Canadian singer-songwriter and musician

Alex Henry Foster is a Canadian artist, singer, musician, writer and activist, best known for being the singer and frontman of the Montreal band Your Favorite Enemies. The band was founded in 2006 and nominated for a Juno Award for their album Between Illness and Migration in 2015. In 2018, Foster announced the release of a first solo project, Windows in the Sky, through Hopeful Tragedy Records and Sony Music / The Orchard. His first solo album reached number 6 on the Billboard Canadian Albums Chart on the second week of its release. Alex Henry Foster was nominated at ADISQ for the first time in 2019 with his first solo effort "Windows in the Sky" for Anglophone album of the year.

In 2020, Alex Henry Foster and his band The Long Shadows went on their first tour, alongside ...And You Will Know Us by the Trail of Dead, playing concerts all across Europe.

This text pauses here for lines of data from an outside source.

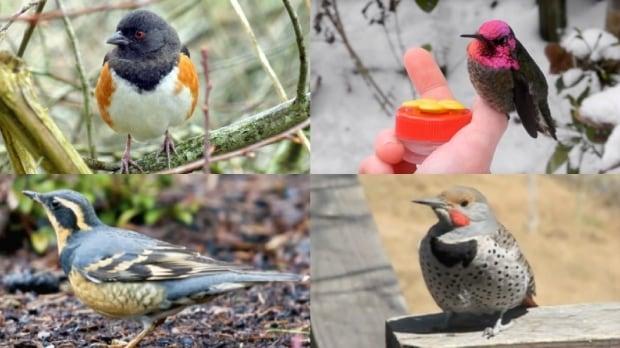 Vancouver bird election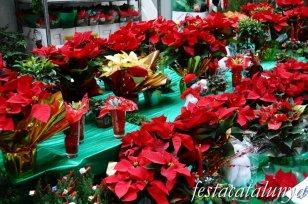 Santa Maria de Palautordera - És Nadal
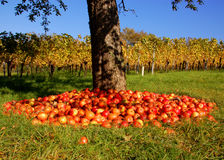 Apple Tree and vineyard Royalty Free Stock Images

On May 1, 2020, his first solo record entitled Windows in the Sky was released worldwide, with the launching event taking place on the online portal of Prog, through the broadcast of a 60-minute concert, live from Alex Henry Foster's studio established in a former Catholic church near Montreal city. He was also interviewed by Rolling Stone France upon his album release and was featured on the front page of the magazine.

On April 16, 2021, he released his first live album, Standing Under Bright Lights, taken from his live performance at the 40th Festival International de Jazz de Montréal. His sold-out concert was one of the most anticipated and successful shows of the festival. The album was given a 4.5/5 stars review by Le Devoir and 5/5 star reviews and got acclaimed in worldwide press coverage.

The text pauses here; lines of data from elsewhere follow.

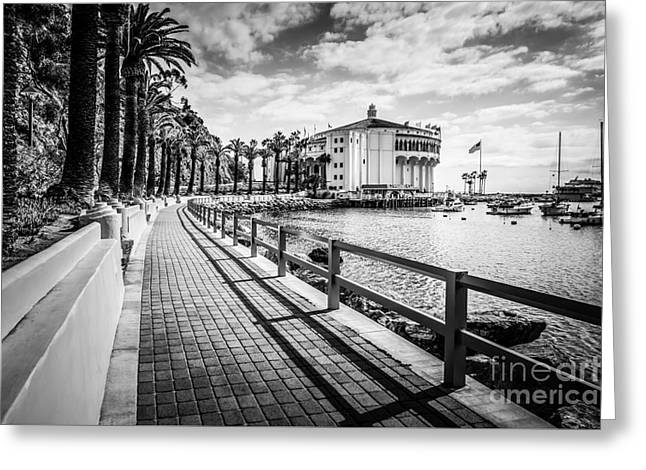 Historical Pictures Greeting Cards - Catalina Island Avalon Casino Black and White Photo Greeting Card by Paul Velgos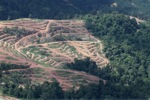 Deforestation for oil palm -- sabah_1074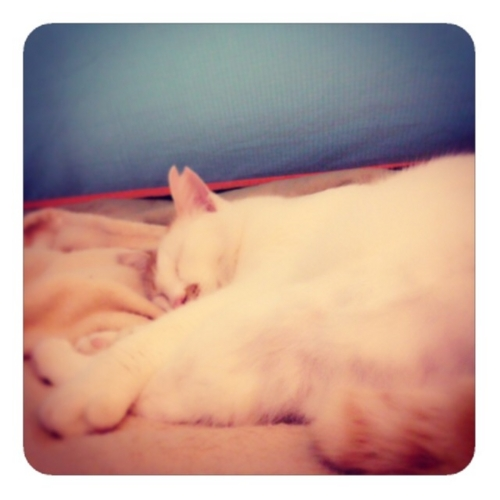【寝るネコ1】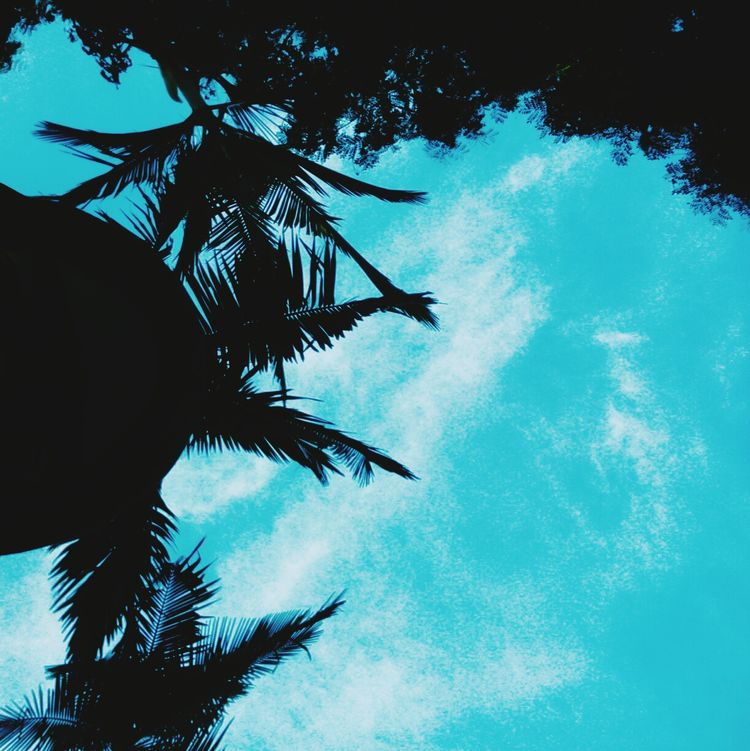 Appreciate The Little Things In Life Awanbiru Hello EyeEm✌ Goodnight ♡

The week following its release, it made its Australian charts debut at No. 6 on the ARIA Top 50 Albums charts and reached the 4th position of the "Top 20" of UK's Official Independent Album Breakers Chart, No. 13 in the "Top 50" of the Official Independent Albums Chart, and No. 32 in the Top 100 "Official Albums Sales Chart".

The live album charted at No. 4 on the Billboard Canadian Albums chart, No. 18 in the Emerging Artists chart No. 31 in the Current Album Sales chart and No. 55 of the Album Sales chart, with FYI Music news confirming that the album scored the highest album sales for the week. In the week of April 30, 2021 to May 6, 2021, it made its entry in the Irish Albums Chart at No. 17 of the Top 50 and was the most downloaded album of the week.

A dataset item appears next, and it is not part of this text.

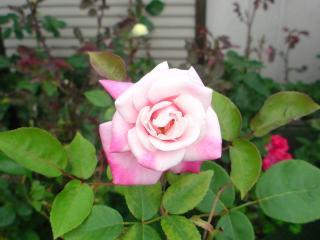 マリ様2番花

In August 2021, Foster became the owner of the Moroccan boutique hotel "La Maison de Tanger", an oasis in the heart of the old city of Tangier and sought for by an international clientele for more than two decades.

On September 22, 2021, his live album Standing Under Bright Lights received an ADISQ nomination in the category "Sound Engineer of the Year", rewarding Ben Lemelin's work, Foster's longtime creative partner. In 2022, he released the cover single "The Power of the Heart".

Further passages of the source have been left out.